Use of personal protective devices like ear plugs, ear defenders, disposable ear plugs etc.
OTHER WAYS OF NOISE CONTROL
Forming legislation for noise levels for various types of equipment, land use pattern, declaration of
silence zone, restricting the use of loudspeakers are some of the ways of noise reduction. Actually, there
are rules and regulations but their implementation is difficult without the co-operation of masses.

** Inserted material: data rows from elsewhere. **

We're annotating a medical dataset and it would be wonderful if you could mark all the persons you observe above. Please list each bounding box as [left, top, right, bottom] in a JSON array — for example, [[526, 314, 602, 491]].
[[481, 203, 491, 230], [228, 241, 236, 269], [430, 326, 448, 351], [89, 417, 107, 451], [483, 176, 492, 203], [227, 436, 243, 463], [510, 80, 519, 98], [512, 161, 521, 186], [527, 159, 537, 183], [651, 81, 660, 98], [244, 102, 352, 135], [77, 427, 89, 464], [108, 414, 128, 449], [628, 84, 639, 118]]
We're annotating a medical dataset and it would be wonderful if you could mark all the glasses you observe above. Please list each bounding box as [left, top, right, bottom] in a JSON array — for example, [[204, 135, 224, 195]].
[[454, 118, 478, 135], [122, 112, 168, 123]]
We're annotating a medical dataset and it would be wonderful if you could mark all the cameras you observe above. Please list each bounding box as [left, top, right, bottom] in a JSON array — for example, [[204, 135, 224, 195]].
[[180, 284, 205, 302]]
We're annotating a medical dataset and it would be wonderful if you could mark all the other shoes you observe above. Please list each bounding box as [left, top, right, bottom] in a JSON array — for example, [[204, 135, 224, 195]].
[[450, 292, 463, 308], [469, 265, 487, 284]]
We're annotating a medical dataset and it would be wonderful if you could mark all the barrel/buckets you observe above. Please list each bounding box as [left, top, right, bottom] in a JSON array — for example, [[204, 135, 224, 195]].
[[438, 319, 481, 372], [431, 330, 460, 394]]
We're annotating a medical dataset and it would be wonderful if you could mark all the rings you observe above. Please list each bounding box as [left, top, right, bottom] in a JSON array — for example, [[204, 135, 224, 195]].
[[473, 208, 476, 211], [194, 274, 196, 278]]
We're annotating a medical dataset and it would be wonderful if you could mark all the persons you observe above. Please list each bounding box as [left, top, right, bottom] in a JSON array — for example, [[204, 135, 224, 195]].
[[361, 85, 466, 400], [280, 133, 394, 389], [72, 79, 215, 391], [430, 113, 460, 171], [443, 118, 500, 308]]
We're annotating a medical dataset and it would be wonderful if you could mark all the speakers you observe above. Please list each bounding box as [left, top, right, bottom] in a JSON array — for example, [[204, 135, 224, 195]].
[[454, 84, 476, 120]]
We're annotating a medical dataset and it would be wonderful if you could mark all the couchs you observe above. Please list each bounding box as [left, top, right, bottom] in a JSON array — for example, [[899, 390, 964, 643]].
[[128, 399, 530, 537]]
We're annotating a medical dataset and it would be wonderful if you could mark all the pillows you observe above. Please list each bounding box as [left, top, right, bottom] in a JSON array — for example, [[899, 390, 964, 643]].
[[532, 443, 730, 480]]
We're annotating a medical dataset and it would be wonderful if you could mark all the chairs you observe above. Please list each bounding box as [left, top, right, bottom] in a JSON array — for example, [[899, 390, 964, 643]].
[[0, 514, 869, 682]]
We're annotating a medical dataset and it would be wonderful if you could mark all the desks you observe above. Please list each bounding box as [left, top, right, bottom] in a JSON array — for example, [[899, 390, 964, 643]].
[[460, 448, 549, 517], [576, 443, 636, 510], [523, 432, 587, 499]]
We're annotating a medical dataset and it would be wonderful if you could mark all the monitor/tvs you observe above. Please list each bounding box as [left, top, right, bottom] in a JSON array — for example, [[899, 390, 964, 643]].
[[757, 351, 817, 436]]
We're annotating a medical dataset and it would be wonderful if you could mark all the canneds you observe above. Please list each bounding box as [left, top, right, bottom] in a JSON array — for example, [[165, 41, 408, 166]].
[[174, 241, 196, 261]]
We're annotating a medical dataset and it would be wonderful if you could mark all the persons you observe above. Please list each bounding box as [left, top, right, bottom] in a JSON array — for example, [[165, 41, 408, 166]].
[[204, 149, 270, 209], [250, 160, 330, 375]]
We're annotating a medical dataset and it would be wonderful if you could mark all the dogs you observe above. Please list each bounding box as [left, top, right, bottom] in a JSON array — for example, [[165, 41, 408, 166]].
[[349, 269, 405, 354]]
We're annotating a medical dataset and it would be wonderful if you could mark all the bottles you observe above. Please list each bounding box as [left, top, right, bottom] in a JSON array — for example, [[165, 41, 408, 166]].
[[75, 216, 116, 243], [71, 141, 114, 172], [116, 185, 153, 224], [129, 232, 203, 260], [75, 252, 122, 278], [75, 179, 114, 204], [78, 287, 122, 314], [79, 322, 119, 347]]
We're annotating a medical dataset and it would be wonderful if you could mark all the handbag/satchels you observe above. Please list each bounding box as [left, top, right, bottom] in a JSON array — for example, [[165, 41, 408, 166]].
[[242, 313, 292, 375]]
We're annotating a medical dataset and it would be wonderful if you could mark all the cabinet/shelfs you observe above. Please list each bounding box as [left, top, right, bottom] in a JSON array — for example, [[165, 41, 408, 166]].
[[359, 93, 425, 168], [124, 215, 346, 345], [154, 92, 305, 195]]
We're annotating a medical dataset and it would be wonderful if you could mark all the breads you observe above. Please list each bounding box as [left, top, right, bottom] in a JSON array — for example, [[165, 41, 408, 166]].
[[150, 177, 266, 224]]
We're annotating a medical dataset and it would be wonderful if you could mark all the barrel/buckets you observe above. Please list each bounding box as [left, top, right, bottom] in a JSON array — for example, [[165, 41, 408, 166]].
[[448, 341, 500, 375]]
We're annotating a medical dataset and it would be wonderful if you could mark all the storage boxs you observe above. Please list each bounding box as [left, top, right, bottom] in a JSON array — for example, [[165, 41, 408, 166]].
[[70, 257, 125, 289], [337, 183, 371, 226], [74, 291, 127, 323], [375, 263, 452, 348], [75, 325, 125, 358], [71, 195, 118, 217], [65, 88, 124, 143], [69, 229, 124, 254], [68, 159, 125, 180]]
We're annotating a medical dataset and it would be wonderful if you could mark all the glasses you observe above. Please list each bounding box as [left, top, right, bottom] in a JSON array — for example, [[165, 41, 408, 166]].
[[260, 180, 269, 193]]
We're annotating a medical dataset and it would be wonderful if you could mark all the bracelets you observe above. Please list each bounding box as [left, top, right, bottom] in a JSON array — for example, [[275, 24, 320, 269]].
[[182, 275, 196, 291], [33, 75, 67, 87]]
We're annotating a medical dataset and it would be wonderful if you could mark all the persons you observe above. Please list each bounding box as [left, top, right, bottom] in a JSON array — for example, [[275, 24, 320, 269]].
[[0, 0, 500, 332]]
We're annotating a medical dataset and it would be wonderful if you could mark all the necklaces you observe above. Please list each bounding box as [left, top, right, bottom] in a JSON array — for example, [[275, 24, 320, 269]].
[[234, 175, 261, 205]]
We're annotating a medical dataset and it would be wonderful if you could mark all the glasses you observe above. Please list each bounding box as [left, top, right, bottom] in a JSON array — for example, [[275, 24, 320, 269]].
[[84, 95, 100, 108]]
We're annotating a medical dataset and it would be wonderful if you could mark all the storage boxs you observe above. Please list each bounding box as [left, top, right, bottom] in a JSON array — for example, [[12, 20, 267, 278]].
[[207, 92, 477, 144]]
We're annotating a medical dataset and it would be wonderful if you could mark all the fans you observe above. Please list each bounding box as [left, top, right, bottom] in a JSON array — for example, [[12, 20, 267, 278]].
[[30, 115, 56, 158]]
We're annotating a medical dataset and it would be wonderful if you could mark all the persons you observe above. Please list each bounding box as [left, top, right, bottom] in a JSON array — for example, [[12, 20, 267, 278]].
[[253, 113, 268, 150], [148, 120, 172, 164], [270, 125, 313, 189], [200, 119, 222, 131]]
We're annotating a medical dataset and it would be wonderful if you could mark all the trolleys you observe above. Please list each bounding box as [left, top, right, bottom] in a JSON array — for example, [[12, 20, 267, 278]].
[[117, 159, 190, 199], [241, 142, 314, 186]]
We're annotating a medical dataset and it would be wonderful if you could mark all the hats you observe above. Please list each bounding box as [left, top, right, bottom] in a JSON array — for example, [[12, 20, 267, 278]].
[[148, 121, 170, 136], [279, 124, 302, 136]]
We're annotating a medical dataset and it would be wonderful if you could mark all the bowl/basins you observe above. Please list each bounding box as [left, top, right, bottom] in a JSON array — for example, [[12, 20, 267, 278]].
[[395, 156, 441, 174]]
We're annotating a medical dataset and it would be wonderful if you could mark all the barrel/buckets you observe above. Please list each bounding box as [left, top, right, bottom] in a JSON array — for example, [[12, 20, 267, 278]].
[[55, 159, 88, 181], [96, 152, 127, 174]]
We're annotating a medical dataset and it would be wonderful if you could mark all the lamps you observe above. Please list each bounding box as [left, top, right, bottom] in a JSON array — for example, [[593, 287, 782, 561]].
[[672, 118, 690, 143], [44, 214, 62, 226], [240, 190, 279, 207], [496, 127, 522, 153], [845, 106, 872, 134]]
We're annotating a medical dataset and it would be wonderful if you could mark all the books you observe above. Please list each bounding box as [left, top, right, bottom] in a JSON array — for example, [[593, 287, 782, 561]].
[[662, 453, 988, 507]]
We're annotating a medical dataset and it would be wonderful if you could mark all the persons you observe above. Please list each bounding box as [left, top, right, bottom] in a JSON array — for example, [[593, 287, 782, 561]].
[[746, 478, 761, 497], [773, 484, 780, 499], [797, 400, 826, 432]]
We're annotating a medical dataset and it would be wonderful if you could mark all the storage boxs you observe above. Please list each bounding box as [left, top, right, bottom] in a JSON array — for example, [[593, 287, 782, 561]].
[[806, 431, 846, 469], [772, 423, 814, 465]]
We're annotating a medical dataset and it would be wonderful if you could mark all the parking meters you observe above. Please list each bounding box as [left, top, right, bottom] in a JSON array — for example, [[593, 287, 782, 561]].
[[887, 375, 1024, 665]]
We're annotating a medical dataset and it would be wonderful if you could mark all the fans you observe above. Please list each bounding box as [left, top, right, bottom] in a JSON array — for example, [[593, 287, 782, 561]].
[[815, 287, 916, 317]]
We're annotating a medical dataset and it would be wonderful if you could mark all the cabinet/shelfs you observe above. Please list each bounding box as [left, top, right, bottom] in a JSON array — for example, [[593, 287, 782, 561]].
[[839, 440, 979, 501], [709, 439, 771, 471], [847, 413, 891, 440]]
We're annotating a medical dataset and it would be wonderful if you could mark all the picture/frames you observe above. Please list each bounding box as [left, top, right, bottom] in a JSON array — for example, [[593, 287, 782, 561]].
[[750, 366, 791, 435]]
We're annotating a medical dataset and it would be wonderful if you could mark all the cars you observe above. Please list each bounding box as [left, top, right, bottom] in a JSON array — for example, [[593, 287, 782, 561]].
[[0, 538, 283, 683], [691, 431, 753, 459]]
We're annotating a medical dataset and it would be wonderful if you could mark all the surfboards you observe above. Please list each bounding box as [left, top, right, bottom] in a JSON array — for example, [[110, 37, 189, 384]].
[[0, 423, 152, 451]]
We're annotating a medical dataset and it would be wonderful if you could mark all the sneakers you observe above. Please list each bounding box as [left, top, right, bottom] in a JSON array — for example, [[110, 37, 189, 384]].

Educating people about hazards of noise pollution and developing awareness at all levels can solve the
problem. The social workers should come up to ban the use of bands, orchestras, D.Js in the marriages
and other functions. The engineers should design the equipment with minimum noise. The industrialists
have to install and maintain the equipment & machinery properly. The vehicle drivers should owe to

restrict the use of horns of their vehicles unnecessarily. The students should owe to stop the use of
crackers on festivals and other moments of joy. The demonstrations should be silent ones. Society in
general can reduce the noise pollution if it really wants so.
MEASUREMENT OF NOISE
Sound level meters are used to measure any type of sound under different conditions and for a variety
of reasons. For such applications measurement technique is carefully selected and controlled to obtain
valid and consistent results. The measurements are generally taken at the receivers level i.e. 1.2 m
above ground (human ear position). The response of the meter depends upon the type of expected
sound. The primary components of a sound level meter are microphone, single conditioning electronics
and some form of filtering and an analog or digital indicator. The microphone is most important as it
converts acoustic signal into electrical signal. The microphone may be a carbon microphone, condenser
microphone, piezoelectric microphone or moving coil electrodynamic microphone etc. A good
microphone must produce minimum diffraction. This is made possible by keeping its dimensions small
compared to the weavelength of sound to be measured. Its output should not be affected by
temperature, humidity, wind, atmospheric pressure and magnetic field. It should have low electrical
noise and should have flat frequency response. The output should have no distortion. It should have
high acoustic impedance and should be strong built.
CONCLUSION
The noise level is increasing day by day in urban and rural both environments. It is detrimental in many
ways and particularly for human health. It causes annoyance, irritation, headache, insomnia, fatigue,
mental disorders, increased perspiration, nausea, high blood pressure, high pulse rate and other human
ailments. All measures should be adopted to reduce the noise at source level. If it is not possible to cut
down the noise then efforts should be made to reduce it in between, by say absorption by trees. Even
then if the sound reaching the listener is higher than permitted, personal protection should be done by
using ear plugs or dampeners. The duty hours should be such that prolonged exposure to noise is
restricted. The cities should be planned in such a way that the heavy traffic is always bye passed and the
other traffic should have a timely entry. The vehicles with distorted silencers should be heavily
panelized. Overloaded trucks produce more noise. Use of horns should be limited and the pressure
horns should be totally banned. Use of loudspeakers should be banned and all processions on the roads
should be banned. Use of fire crackers making loud sound, on festivals and other events should be
restricted by law, rather banning their production. Sound proofing should be done in factories and
industries and offices. By adopting all these measures the aim of noise control can be achieved.